*** Source extract ***
# Bud watching for multiforals



## Camellkc (Feb 28, 2016)

*Bud watching for multiforals (25/3/2016 updated)*

After years of effort, the following multis are now giving me rewards.

Paph. Hsinying Lady Duck - it is been growing in my home for 2 years for maturing a growth to flower. The leave span of the matured growth is 62cm






Paph. rothschildianum - This is one of the first paph species I bought 3 years ago. At the time I bought, it had only single growth with spike. After 3 years, it has 2 matured growth with 3-4 new growths. One of the matured growth is in bud now.





Paph. rothschildianum - bought as adult plant last year and is in bud now.





Paph. Michael Koopowitz - this is from In-charm orchid nursery. I bought it in flower with totally 2 growths last year and it now has 5 growths including the growth finished flower last year.





Paph. haynaldianums - bought as adult plant. They are originated from Hung Sheng Orchid Nursery.










Paph. Saint Swithin - bought as adult plant with one flowering growth and one new growth 2 years ago. It did not bloom last year but putting out many new growths. Now, this clone has 1 flowered growth, 1 matured growth in flower, 2 near mature growths and 4 new growths. A total of 8 growths now.





Paph. PEoY - bought as adult plant last year. The plant itself is huge and easy growing. 





Paph. Michael Koopowitz - another MK in bloom. This is a division from a clone with awarded quality.





Paph. kolopakingii - I have been growing it for 3 years. This clone takes the whole period to completely mature a growth. The growth in spike has the leaf span of over 100cm





Paph. anitum - bought it as adult plant last year. I have never thought that I can flower an anitum in Hong Kong but I note this anitum has just put out the flower sheath recently.





And, one of my big phragmepedium is in spike also, this is Phrag. longifolium x Grande. A big plant also.





Will update their status periodically.


----------



## cattmad (Feb 28, 2016)

Looks like you have a lot to look forward to


----------



## emydura (Feb 28, 2016)

A lot of exciting stuff to look forward to. I wish I could get my plants to multiply as easily as you do.
*** Dataset rows ***
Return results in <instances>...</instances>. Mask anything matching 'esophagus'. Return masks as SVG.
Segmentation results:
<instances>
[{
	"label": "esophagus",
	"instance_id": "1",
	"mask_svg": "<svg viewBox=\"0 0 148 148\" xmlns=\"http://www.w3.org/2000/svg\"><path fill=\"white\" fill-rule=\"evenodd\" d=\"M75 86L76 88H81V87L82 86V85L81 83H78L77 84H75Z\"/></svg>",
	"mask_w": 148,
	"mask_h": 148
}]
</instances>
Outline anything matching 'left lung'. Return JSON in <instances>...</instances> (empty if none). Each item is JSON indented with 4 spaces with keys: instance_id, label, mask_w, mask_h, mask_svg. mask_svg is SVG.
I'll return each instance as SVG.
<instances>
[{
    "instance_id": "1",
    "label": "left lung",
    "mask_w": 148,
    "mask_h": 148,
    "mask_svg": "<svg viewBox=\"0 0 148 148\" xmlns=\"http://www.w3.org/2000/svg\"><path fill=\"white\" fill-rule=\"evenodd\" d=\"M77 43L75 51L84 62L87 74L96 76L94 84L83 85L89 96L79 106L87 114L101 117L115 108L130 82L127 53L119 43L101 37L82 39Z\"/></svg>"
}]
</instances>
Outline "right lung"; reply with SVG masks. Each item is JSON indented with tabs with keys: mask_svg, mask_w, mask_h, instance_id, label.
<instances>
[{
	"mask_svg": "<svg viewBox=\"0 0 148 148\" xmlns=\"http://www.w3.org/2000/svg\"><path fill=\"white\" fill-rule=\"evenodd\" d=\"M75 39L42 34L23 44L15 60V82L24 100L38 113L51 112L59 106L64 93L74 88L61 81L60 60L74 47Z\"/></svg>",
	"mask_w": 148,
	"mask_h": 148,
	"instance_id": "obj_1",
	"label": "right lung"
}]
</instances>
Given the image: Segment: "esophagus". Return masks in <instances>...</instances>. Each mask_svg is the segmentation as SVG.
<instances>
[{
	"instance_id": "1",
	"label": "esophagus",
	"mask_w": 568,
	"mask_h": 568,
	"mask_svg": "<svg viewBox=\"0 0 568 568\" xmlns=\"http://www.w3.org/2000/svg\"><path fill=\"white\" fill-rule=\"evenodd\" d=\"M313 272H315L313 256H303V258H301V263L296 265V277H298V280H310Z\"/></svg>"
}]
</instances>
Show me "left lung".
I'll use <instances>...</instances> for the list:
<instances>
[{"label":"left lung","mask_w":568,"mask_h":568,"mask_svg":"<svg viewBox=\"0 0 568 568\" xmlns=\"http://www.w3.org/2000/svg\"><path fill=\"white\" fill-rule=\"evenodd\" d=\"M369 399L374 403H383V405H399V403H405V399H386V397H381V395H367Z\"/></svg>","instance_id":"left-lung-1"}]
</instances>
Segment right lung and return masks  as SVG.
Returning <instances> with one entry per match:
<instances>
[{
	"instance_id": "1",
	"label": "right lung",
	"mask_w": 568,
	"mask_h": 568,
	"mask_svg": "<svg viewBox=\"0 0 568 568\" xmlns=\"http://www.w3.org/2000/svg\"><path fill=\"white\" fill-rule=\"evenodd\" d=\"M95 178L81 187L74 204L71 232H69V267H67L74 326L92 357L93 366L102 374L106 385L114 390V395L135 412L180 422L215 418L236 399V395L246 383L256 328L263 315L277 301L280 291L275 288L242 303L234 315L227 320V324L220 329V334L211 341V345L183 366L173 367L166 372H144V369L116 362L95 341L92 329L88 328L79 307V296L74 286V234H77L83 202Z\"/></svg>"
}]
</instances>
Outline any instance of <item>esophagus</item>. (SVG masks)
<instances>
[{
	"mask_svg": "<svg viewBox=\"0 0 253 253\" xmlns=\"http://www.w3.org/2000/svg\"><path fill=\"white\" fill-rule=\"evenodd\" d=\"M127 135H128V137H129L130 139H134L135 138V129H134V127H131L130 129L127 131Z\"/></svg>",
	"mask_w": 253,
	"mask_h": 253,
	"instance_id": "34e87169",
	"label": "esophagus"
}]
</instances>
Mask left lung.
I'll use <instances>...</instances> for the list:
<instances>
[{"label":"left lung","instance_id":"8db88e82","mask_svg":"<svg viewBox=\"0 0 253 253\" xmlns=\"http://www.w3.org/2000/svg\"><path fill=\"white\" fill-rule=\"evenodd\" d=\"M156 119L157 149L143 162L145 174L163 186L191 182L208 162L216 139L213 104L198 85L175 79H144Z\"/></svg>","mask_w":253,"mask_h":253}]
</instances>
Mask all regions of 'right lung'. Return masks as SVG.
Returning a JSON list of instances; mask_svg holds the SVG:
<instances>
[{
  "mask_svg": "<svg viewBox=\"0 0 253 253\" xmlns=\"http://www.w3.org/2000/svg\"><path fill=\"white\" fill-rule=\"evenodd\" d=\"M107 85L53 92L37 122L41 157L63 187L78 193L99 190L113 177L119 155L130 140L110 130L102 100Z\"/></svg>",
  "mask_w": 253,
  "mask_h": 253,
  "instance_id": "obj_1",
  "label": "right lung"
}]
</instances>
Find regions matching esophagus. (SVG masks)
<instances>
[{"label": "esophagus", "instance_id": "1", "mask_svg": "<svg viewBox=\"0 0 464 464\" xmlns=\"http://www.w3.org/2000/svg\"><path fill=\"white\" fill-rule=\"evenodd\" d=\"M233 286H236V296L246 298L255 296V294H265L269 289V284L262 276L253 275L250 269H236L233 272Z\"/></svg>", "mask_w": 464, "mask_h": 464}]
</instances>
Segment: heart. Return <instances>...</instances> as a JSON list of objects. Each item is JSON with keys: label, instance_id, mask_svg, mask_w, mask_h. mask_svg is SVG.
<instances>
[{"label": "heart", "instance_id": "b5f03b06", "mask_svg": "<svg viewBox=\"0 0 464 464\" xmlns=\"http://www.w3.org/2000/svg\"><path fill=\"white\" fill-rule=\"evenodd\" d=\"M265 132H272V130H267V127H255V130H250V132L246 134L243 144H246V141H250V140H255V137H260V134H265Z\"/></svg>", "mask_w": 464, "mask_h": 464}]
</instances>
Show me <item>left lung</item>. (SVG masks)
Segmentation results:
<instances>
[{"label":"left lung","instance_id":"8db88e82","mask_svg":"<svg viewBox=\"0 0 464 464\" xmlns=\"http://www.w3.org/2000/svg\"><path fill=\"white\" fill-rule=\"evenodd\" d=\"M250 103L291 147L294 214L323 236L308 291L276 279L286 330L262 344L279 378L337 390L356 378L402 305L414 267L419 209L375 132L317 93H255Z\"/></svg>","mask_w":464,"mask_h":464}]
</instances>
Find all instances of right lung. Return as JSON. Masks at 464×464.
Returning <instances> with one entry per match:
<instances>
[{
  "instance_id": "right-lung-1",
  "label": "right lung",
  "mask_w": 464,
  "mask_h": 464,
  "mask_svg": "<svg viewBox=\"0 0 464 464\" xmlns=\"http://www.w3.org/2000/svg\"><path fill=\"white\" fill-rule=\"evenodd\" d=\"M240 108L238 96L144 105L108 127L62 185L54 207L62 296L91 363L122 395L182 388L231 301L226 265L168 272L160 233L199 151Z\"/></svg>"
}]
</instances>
***
▸ Exercise requirements
1 – Show each line of the records that contains the string "item".
2 – Resume the orchid bud-watching thread, picking up right after its last post.
The orchid forum thread and the records are unrelated and should be treated separately.

▸ Results for the exercise
1 –
Outline anything matching 'left lung'. Return JSON in <instances>...</instances> (empty if none). Each item is JSON indented with 4 spaces with keys: instance_id, label, mask_w, mask_h, mask_svg. mask_svg is SVG.
Outline "right lung"; reply with SVG masks. Each item is JSON indented with tabs with keys: mask_svg, mask_w, mask_h, instance_id, label.
Outline any instance of <item>esophagus</item>. (SVG masks)
Segment: heart. Return <instances>...</instances> as a JSON list of objects. Each item is JSON with keys: label, instance_id, mask_svg, mask_w, mask_h. mask_svg is SVG.
Show me <item>left lung</item>. (SVG masks)

2 –
----------



## GuRu (Feb 28, 2016)

A lot of good and very exciting stuff. I'm looking forward to see all these flowers herre very soon.


----------



## Justin (Feb 28, 2016)

Wow cant wait!!!


----------



## troy (Feb 28, 2016)

You out did me, dammit!!! Nice multis, keep us posted!!!!


----------



## Migrant13 (Feb 28, 2016)

Incredible collection and growing!!


----------



## orchidman77 (Feb 29, 2016)

Looking wonderful! Can't wait to see some blooms!

David


----------



## eOrchids (Feb 29, 2016)

Astonishing collection of multiflorals!!!


----------



## Camellkc (Mar 6, 2016)

Some updates : 6/3/2016

Hsinying Lady Duck





haynaldianums










anitum





MKs










PEOY





One of the rothschildianum





kolopakingii





The two Hung Sheng Eagles have just put out the flower sheath! 





This liemianum also in sheath.





Forgot to take photos on the other roths and St. Swintin in bud, will update next week.


----------



## Justin (Mar 6, 2016)

The haynaldianums are exciting!


----------



## Migrant13 (Mar 6, 2016)

These are going to be great.


----------



## SlipperKing (Mar 6, 2016)

Dang! That's a nice batch of multies coming along. Good times ahead.

Sent from my SGH-T999 using Tapatalk


----------



## Camellkc (Mar 11, 2016)

Some updates:

The phragmipedium hybrid





Paph. Saint Swithin


----------



## Kawarthapine (Mar 14, 2016)

Im green with envy.

Looks like you have ane awesome set-up.


----------



## Camellkc (Mar 17, 2016)

The Hsinying Lady Duck appears to carry 5 buds.


----------



## Happypaphy7 (Mar 17, 2016)

can't wait to see Hsinying Lady Duck in bloom!
Mine is barely 10cm seedling.


----------



## Camellkc (Mar 18, 2016)

Happypaphy7 said:


> can't wait to see Hsinying Lady Duck in bloom!
> Mine is barely 10cm seedling.



Although mine is an adult plant, it grows very slowly and mature a new growth by taking 2.5 years.


----------



## NYEric (Mar 18, 2016)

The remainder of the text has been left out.